The effect is surely meant to be cumulative and ultimately overwhelming, but Bell, who appears on camera just as much as his subjects, settles for sentimental straw-manning and syllogistic logic in his pursuit of capital-T truth by turning each segment into a repetitive pity party. Unlike Laurent Bécue-Renard’s recent, remarkable Of Men and War, Prescription Thugs never places its subjects in conversation with one another, much less in the same room, which further pinpoints Bell’s inadequacies as a filmmaker.

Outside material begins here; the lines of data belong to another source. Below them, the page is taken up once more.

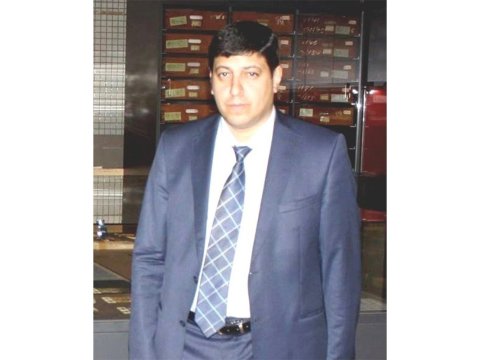 İnstituta müvəqqəti direktor təyin olundu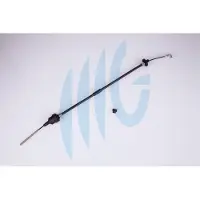 RICAMBIFLEX GM Seilzug, Kupplungsbetätigung 01361394
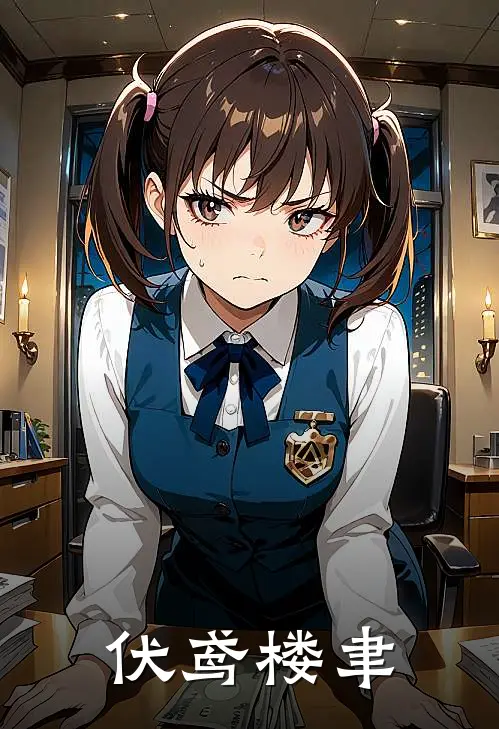 伏鸢楼聿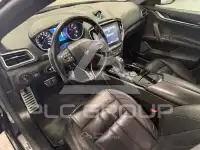 2020 Maserati GHIBLI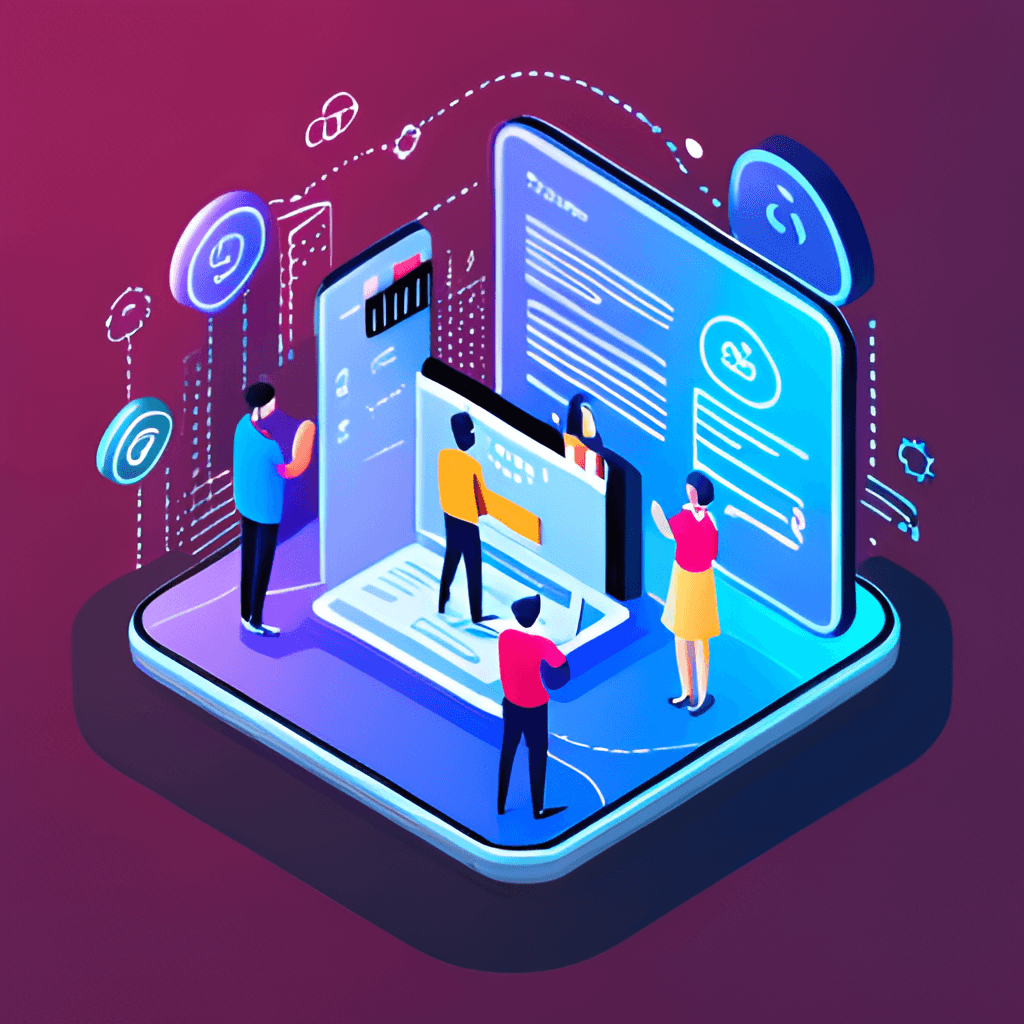 التقنية الرقمية وأثرها في العالم اليوم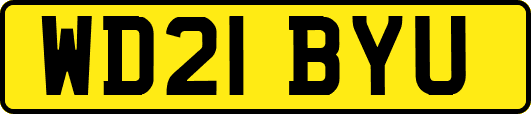 WD21BYU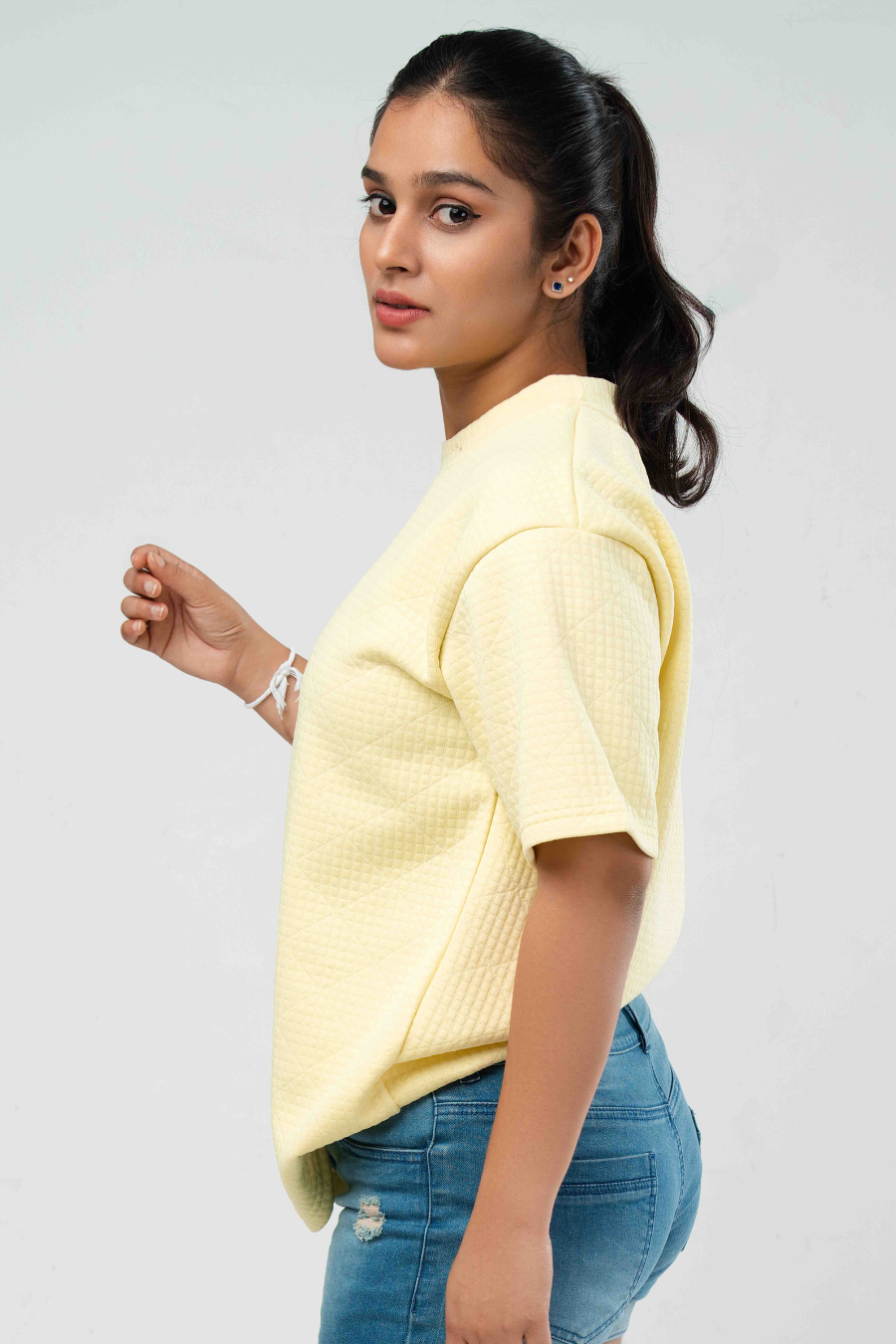 The Puffy Tee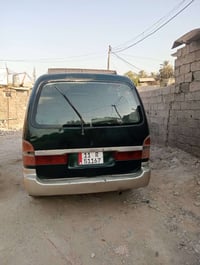 بريجو • محرك 3000 • قير جديد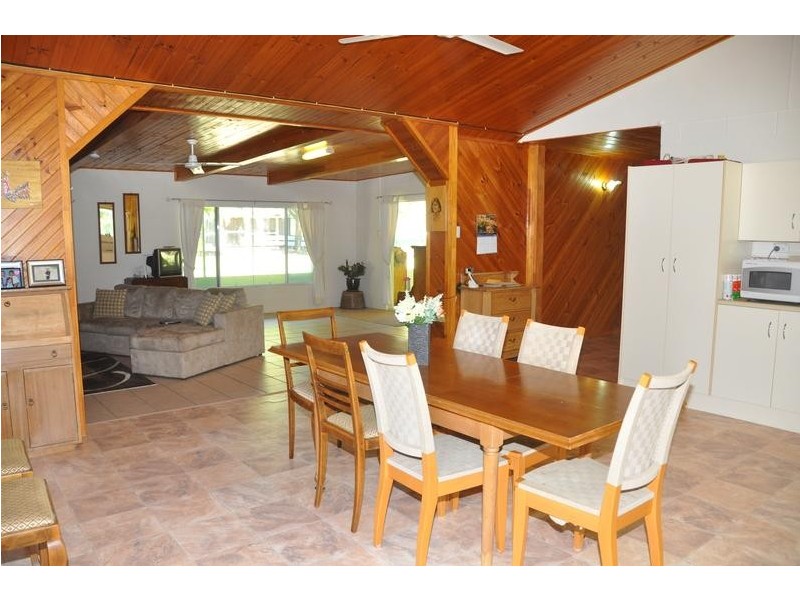 Charters Towers QLD 4820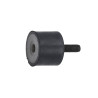 silent block Polini universal 25x20mm m6 214.0102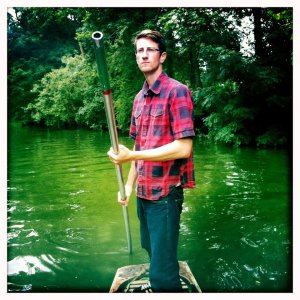 乔希·诺斯沃西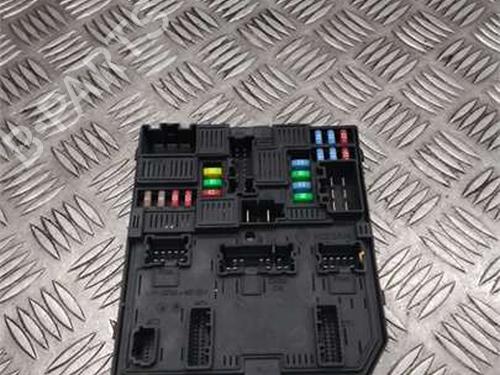 Used Electronic module Electronic module 39217567 39217567
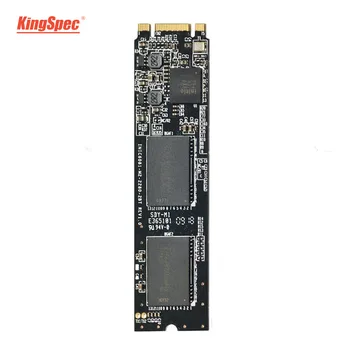KingSpec M2 2280 SSD 500gb M. 2 SATA 120 GB IR 240 GB 500 GB 1 TB HDD M2 NGFF SSD 2280mm 2TB HDD diskoteka duro kompiuterių Nešiojamas Xiaomi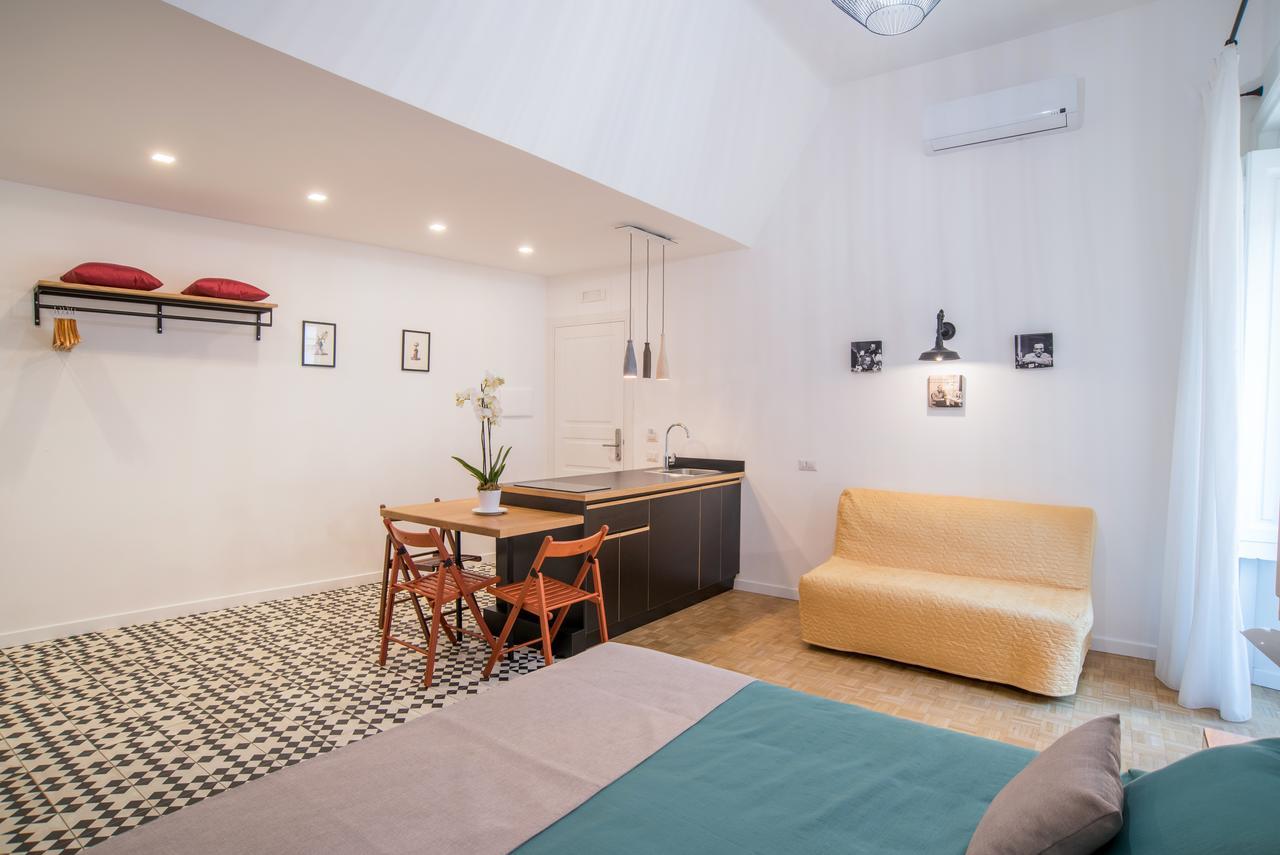 Napoliamo Guest House 외부 사진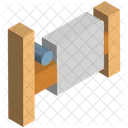 Bed  Icon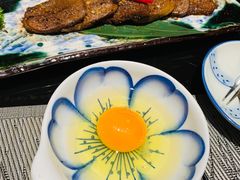 无菌蛋-昱匠·日本料理(金融街店)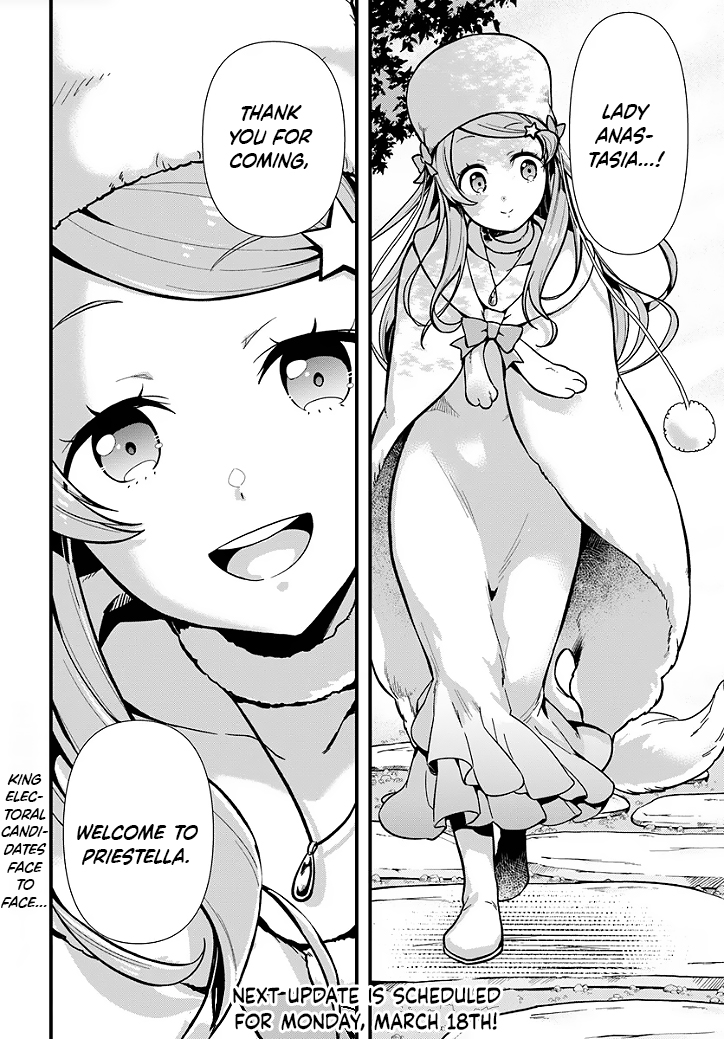 Read Re_Zero kara Hajimeru Isekai Seikatsu Manga Online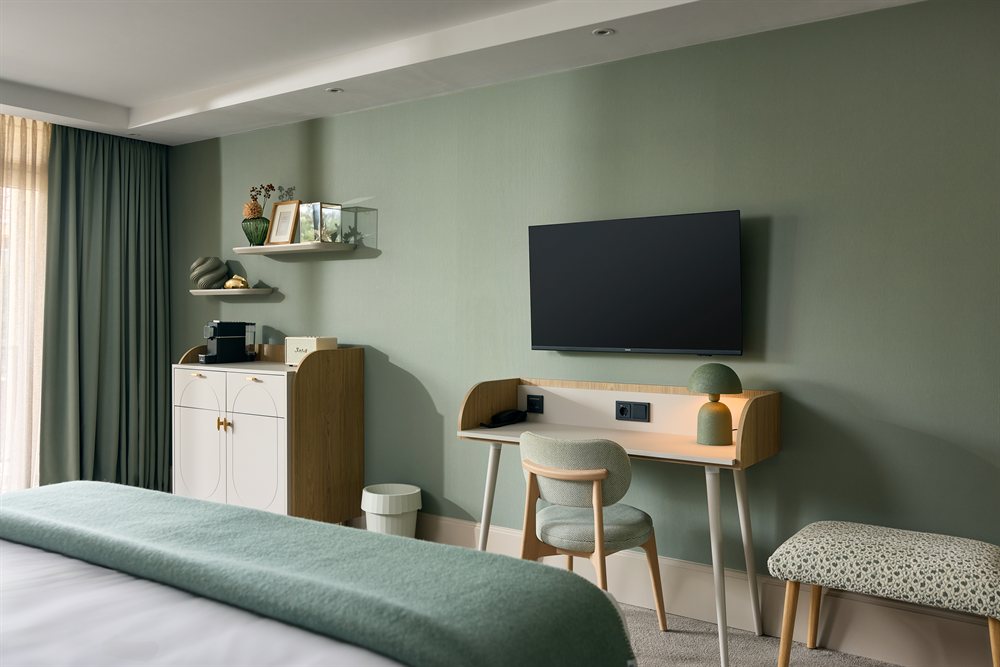 overnachting actie volendam west friesland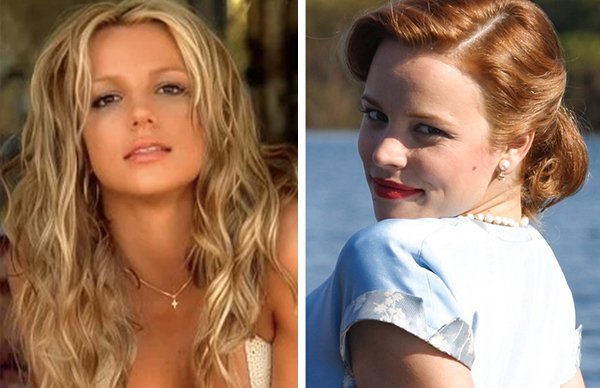 Cult Roles That Could Have Played By Other Actors (17 pics)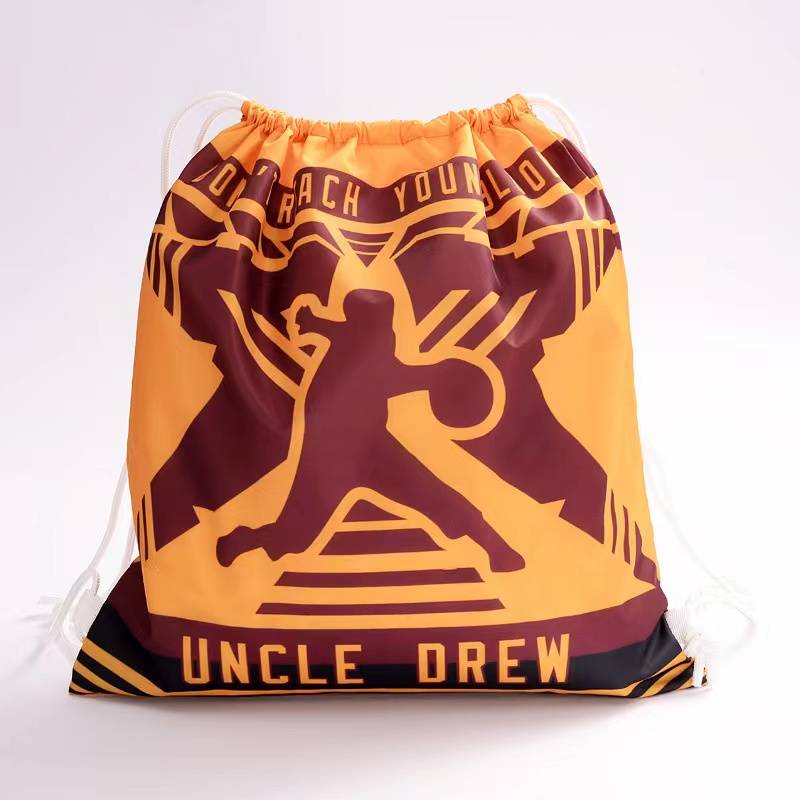 Upgrade the waterproof and thick bag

For the uninitiated, Bell announces that “in 2008, I made my first film,” a reference to Bigger Stronger Faster*, which took a similar approach to exposing the foundational lie of 1980s bodybuilding as a sport of determination by revealing that nearly every participant, at some point, was taking steroids. A key player in the previous film was Mike “Mad Dog” Bell, Chris’s brother, who turns out to have been just as hooked on pills and alcohol as he was ’roids, which is revealed, during this film’s opening segments, to have eventually claimed his life.
Mike’s death as an impetus to examine how legal drug abuse has become an “epidemic,” as several experts claim throughout, but Bell is too intent on inherited, cutesy touches, like an animated sequence that explains how a drug is approved by the FDA, and reductive extrapolations about “a nation of addicts” to focus the film’s energies toward a coherent interrogation of bureaucratic policy deliberately manipulating consumer well being.
For Bell, the trouble starts with Reagan-era policies that allowed drug companies direct access to consumer marketing, which meant an influx of ads on late-night programming for the newest wonder drugs. When it’s suggested that Pfizer makes Viagra to cure the impotence that occurs when their own customers take Lipitor, there’s no face in the film, whether corporate or individual, to bear the accusatorial brunt, because Bell has seemingly no idea how the film should personify widespread malfeasance. As such, the outraged rhetoric consistently lands as sophomoric scapegoating.
These meager effects are amplified by Bell’s admission that he, too, was once addicted to pills, which becomes less a meaningful instance of self-purging than a calling card to excuse indulgences, like when Bell examines the dents in his truck at length to explain how all of them happened while he was high. The best sequence has Bell showing California congressman Ted Lieu how Craigslist is being used as a black market for prescription drug sales and prompts a press conference where Lieu, now hip to these practices, promises a crackdown on the pushers. Even here, Bell can’t keep the camera away from himself, as Lieu’s announcements are supplemented by Bell’s approving reaction shots, which double as pleas for his share of the credit. When Bell declares by film’s end that it’s time for Americans to detox, one can’t help but feel similarly about the hackneyed, one-man-show form of polemical exposé that’s come to dominate, and deteriorate, documentary practice.